CFD trading with direct market access 

Placing an order directly with the exchange means you need the full amount of capital. So, if 10 Google shares cost $1,200, you need to have $1,200 available in your account to complete an order. This isn’t always necessary when you trade via a broker because you may be able to buy fractional shares, for example. 

It is possible to trade CFDs with direct market access. Again, however, you need sufficient capital to execute an order. So, let’s say you take a long position on Google shares. You place the order and the DMA trading software checks to see if you have the necessary margin (i.e. the amount of money required to cover the trade and any potential swings). This takes a few seconds and, if you pass the check, the order is placed directly with an exchange. 

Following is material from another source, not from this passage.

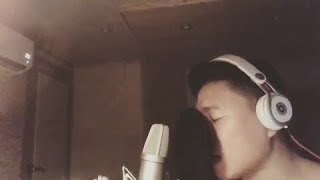 Kang Gary's Music Album will be released soon? And is this his Wife?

If you trade CFDs via a broker, you may not need as much margin. This is because the broker may cover some of the risks through leverage. For example, leverage of 50:1 means the broker puts in 50 units to every 1 unit you commit. Therefore, you can take large positions with a comparatively small amount of capital. This isn’t possible with DMA trading.

The pros and cons of DMA trading 

DMA trading requires specialist software and, due to the fact it’s more involved than placing orders via a broker, it’s only recommended for experienced traders. However, if you’re thinking about using direct market access, here are some things to consider: 

Pros of DMA trading 

Some of the upsides to DMA trading are: 

Become a market maker 

You become a market maker instead of a price taker. This means the orders you place directly impact the supply and demand of an asset. Changes in supply and demand affect the market which means your moves are affecting the prices everyone else sees. 

Greater transparency 

Placing orders via an exchange means you’re doing it directly with a counterparty (i.e. if you’re buying, you’re connecting directly with a seller and vice versa). This means the price you see is the price you pay. What’s more, once you place the order with a counterparty, it’s executed immediately. 

Lower costs 

Brokers include a spread in their trading options. Spreads are small differences between the market price and the price you pay. They’re used to cover a broker’s costs. When you trade directly via an exchange, you don’t need to cover these costs. There are other fees associated with DMA trading, but they tend to be lower than the average spread. And, if you use certain algorithmic trading strategies, it’s possible to keep your costs even lower. 

Cons of DMA trading 

Some of the downsides to DMA trading are: 

Not a simple way to trade 

Trading via direct market access requires a lot of manual processes i.e. searching for price quotes. If you’re not an experienced trader, this can increase your chances of making a mistake which, in turn, creates more risk. 

Liquidity issues 

All trading requires a party and a counterparty i.e. a buyer and seller. Trading directly with a single exchange may limit your options in this regard and lead to liquidity issues (you won’t be able to buy/sell quickly). This isn’t always the case, but it’s also true that brokers usually offer greater liquidity because they have access to a broader range of exchanges (not just one). 

Rules and regulations 

The rules regarding repeat trades and rejections can be tougher when you’re trading directly with an exchange. This is because everything is being written onto the exchange’s order book and there isn’t scope for failed transactions because it can upset the whole ecosystem. This doesn’t mean you can place lots of failed orders with a broker. However, there is a little more leeway in OTC trading. 

Trade online your way 

Online trading is a personal endeavour. You should always do what’s best for you in terms of the assets you trade, the amount you risk, and the strategy you use. DMA trading isn’t suitable for the majority of novice traders, but it is something to consider as you gain more experience.